The six strategies above also chime in with the growth of ‘long tail’ book retailing plus the advent of hugely better search engines. Both have been good news for the ‘findability’ of chapters in edited books. So too was the launch and rapid ascendency of Google Scholar, which covers book chapters on much the same basis as articles. Where Google Books also allows generous views into the text of edited books, and a capacity to search for key words throughout an edited book (again the publisher’s decision), readers’ access to information about chapters is also far greater now than before.

Designing chapters

As for the design and writing of chapters, all the advice given in another of my posts on creating better and more interesting journal articles applies here with equal force. Try to write a full narrative title giving the core message of the chapter. If this seems too difficult, at least ensure that your chapter title has strong narrative cues within it to the argument or conclusions. Strictly avoid formal, vacuous or ‘box’ titles that will cause your chapter to get lost in search engines. And remember there are usually no abstracts in edited books, so clear and informative titles are especially important in attracting readers. (In your OA manuscript version it is a great idea to also include a chapter abstract, even though that does not make it into the final published version).

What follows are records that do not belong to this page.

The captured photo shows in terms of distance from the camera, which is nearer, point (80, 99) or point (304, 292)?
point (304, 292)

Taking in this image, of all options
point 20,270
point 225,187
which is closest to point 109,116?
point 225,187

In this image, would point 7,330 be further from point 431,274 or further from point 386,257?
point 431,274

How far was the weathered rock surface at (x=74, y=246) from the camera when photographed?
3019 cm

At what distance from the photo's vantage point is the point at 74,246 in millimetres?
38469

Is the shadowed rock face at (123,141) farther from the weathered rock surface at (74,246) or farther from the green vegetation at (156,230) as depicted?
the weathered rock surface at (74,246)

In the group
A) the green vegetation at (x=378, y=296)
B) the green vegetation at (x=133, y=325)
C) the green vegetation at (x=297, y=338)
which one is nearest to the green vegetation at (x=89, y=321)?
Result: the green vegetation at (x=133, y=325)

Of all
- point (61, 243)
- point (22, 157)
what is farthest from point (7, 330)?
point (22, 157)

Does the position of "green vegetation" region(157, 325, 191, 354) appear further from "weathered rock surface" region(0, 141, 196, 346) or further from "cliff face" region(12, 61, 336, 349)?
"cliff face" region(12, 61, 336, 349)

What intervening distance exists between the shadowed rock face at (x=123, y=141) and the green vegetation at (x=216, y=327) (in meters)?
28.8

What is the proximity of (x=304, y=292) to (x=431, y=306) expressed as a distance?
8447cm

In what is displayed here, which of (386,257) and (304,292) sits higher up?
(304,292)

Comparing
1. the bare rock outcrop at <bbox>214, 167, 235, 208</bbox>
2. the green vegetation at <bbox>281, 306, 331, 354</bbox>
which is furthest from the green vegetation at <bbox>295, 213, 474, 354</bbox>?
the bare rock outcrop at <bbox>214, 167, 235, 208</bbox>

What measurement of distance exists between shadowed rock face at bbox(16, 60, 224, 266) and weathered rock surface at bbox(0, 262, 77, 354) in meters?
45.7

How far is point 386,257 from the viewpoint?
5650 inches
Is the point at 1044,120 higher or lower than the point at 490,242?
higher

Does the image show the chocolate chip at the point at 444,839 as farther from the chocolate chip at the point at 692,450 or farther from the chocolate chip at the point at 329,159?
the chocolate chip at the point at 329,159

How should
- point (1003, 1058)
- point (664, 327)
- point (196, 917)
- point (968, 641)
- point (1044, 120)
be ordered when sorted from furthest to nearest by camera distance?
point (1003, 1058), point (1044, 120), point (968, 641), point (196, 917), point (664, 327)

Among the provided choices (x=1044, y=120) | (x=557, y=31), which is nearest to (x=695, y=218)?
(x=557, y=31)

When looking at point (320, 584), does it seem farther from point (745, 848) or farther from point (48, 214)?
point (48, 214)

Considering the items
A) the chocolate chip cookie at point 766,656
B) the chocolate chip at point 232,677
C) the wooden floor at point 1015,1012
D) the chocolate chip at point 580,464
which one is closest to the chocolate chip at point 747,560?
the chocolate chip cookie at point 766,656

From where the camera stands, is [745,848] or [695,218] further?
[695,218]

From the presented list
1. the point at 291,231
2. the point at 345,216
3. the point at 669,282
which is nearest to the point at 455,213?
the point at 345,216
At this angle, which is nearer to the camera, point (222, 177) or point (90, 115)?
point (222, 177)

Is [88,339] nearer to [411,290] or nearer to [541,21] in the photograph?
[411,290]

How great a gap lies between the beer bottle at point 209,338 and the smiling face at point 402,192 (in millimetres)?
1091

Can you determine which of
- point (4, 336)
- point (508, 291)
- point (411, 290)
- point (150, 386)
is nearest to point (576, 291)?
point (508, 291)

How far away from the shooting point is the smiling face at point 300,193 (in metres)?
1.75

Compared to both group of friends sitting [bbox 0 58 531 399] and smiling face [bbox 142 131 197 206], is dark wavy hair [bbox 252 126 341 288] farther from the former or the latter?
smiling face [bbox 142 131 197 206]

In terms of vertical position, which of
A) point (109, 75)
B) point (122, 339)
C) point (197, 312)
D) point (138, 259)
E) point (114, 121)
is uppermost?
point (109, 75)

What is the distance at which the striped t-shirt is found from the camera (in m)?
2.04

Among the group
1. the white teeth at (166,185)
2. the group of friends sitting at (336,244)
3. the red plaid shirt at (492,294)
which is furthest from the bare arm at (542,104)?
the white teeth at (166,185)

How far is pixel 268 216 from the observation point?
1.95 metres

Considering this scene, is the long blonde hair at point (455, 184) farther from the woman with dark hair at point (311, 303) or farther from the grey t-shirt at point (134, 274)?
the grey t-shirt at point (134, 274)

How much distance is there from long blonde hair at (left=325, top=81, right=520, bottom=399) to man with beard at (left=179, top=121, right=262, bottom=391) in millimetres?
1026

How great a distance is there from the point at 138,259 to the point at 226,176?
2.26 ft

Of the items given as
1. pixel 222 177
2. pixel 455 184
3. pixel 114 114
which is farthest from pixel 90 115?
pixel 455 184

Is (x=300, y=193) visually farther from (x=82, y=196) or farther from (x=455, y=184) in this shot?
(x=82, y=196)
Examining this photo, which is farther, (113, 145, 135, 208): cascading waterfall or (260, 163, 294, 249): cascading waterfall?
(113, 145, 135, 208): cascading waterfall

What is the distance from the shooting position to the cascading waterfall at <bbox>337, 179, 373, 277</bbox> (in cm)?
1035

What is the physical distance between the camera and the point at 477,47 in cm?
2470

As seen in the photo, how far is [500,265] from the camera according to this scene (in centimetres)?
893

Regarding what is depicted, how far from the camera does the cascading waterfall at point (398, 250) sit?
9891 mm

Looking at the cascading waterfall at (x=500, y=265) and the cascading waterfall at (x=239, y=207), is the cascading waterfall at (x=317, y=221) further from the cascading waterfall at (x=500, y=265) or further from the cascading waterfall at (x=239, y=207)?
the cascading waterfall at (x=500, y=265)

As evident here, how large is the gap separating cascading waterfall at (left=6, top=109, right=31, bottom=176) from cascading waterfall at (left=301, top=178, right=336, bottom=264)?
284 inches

Try to achieve a high impact start for a chapter, one that is uncluttered and introduces readers quickly to its structure. With no chapter abstract in the published version, you need an introduction that gives a swift précis of the argument before diving into the main substantive sections. It is vital to stick within the editors’ word limits for chapters, generally 8,000 to 10,000 words, which implies perhaps only four or five main sub-headings. Leave enough space to ‘close out’ your chapter by first recapping on key findings and arguments and then linking outwards to other chapters in the book (assuming that you get sight of them in time).

Conclusion

None of this is to deny that if you have strong primary research to report it is better to push it out in journals wherever feasible. But book chapters can have valuable exploratory, discursive, synoptic and review roles. And they can carry new findings too, especially in start-up fields and with good editors and editing. The old problems from the early digital phase, when for a while chapter texts became literally unfindable, and authors passively left things to publishers to promote their work, no longer apply with much of their previous force. However conservative your editors and publishers may be, you can get your chapter noticed, read and cited in the communities that matter to you.

Further resources

Producing and structuring papers is discussed in more depth in my book with Jane Tinkler, Maximizing the Impacts of Academic Research: How to grow the influence, practical application and public knowledge of science and scholarship (originally Macmillan, 2021, now Bloomsbury Press), Chapters 3 and 4.

You may also find useful some of Patrick Dunleavy, ‘Authoring a PhD’ (originally Palgrave, 2003, now Bloomsbury Press) which covers becoming a better author, stylist and self-editor.